- WRITTEN PROBLEM -
Pick out every line in the items below that contains the word "cabinet", and copy each of those lines in full.

Records of spatial questions
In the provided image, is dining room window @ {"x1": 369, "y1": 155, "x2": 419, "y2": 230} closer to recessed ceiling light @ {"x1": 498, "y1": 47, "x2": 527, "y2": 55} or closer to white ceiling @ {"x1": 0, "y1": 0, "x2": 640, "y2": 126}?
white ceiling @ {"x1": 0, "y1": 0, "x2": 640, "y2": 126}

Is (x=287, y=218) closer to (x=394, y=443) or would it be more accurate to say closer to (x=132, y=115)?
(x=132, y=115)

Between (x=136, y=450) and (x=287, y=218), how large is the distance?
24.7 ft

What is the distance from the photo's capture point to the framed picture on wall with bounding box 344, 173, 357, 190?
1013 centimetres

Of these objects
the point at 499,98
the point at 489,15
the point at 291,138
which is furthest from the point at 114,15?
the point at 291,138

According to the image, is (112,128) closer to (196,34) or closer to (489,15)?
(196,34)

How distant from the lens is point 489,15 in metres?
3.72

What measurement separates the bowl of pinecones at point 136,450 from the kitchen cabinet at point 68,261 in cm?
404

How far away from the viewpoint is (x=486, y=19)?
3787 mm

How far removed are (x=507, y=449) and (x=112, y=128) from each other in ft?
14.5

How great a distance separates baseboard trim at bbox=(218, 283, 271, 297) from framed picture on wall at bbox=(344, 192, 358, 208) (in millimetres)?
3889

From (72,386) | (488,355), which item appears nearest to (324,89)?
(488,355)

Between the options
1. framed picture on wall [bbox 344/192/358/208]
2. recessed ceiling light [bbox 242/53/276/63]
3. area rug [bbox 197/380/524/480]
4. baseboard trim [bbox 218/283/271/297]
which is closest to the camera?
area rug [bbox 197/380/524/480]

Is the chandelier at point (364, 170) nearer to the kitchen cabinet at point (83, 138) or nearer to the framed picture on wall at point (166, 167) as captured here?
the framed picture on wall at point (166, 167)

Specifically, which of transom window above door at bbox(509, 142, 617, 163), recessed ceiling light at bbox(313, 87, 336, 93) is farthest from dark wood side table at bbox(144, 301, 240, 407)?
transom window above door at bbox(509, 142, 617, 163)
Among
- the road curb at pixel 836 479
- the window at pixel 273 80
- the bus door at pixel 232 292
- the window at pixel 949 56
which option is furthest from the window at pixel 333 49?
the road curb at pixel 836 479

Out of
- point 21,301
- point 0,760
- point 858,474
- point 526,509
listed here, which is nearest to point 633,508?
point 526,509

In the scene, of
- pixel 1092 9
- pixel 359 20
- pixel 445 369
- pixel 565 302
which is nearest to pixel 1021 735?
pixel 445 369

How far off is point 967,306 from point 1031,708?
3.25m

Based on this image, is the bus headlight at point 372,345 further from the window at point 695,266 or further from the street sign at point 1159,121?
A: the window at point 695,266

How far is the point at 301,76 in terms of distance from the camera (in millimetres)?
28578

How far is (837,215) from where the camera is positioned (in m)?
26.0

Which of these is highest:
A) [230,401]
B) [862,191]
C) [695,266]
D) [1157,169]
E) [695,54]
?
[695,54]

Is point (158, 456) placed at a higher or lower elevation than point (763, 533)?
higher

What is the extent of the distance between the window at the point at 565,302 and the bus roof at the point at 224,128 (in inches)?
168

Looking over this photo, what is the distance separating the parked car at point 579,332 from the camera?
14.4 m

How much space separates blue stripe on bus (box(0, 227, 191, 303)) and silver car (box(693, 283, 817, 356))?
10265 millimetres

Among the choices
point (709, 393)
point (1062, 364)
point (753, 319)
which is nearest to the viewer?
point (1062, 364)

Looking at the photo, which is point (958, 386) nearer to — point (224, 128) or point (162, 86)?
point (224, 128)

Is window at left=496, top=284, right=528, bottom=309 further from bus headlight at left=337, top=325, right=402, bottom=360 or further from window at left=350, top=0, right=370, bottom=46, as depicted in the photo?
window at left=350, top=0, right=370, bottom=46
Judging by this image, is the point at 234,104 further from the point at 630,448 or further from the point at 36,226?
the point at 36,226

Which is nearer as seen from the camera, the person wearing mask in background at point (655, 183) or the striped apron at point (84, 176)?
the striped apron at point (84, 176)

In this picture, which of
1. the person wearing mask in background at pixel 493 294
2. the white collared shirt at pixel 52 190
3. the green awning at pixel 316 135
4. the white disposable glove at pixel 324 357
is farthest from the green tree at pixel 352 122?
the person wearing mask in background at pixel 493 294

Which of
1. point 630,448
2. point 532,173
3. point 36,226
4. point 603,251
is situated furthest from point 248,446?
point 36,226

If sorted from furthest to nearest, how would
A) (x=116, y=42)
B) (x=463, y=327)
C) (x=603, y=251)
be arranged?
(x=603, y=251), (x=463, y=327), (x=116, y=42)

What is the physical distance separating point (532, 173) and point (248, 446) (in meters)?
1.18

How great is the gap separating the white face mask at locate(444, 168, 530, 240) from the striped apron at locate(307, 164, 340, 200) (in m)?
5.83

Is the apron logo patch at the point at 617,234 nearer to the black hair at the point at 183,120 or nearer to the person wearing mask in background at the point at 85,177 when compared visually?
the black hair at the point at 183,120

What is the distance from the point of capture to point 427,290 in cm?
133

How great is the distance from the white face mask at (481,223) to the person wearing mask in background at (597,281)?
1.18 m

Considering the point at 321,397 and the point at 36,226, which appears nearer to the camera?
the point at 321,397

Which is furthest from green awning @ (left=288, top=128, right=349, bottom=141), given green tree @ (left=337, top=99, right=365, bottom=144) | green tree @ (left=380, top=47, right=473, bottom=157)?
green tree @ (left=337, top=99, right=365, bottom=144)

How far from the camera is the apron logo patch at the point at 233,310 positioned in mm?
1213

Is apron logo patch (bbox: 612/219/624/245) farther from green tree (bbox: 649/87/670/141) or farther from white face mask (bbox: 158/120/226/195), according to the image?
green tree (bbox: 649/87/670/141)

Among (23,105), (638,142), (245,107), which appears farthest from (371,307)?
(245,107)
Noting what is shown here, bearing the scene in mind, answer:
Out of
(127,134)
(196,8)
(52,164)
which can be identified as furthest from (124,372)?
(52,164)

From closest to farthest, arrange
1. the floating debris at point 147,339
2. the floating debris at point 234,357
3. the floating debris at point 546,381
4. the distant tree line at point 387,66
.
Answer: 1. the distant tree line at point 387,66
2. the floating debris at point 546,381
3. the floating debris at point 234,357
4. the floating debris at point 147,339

- THE RESPONSE -
What measurement separates the bowl of pinecones at point 136,450 from the kitchen cabinet at point 68,261 in cm?
Is the chandelier at point (364, 170) nearer to the kitchen cabinet at point (83, 138) or nearer to the framed picture on wall at point (166, 167) as captured here?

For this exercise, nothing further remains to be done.